• Exercise directions: Find "order: Artiodactyla" in the data below; transcribe the line it appears on and each line after it, exactly, to the end, and nothing else.

• Records for the exercise:
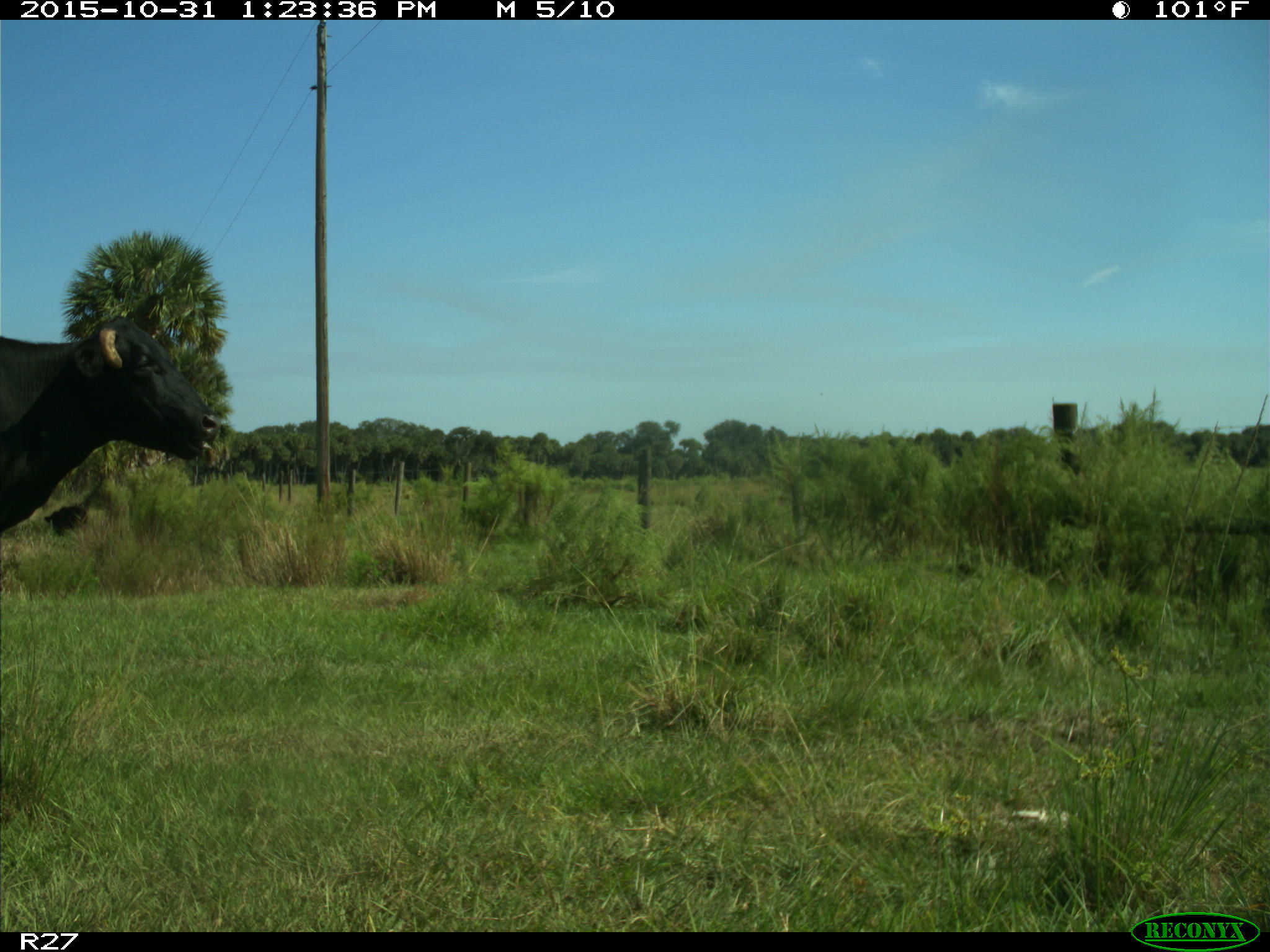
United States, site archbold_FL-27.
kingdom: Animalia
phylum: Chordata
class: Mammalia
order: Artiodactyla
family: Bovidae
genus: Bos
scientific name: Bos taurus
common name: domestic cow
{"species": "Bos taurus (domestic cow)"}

• Solution to the exercise:
order: Artiodactyla
family: Bovidae
genus: Bos
scientific name: Bos taurus
common name: domestic cow
{"species": "Bos taurus (domestic cow)"}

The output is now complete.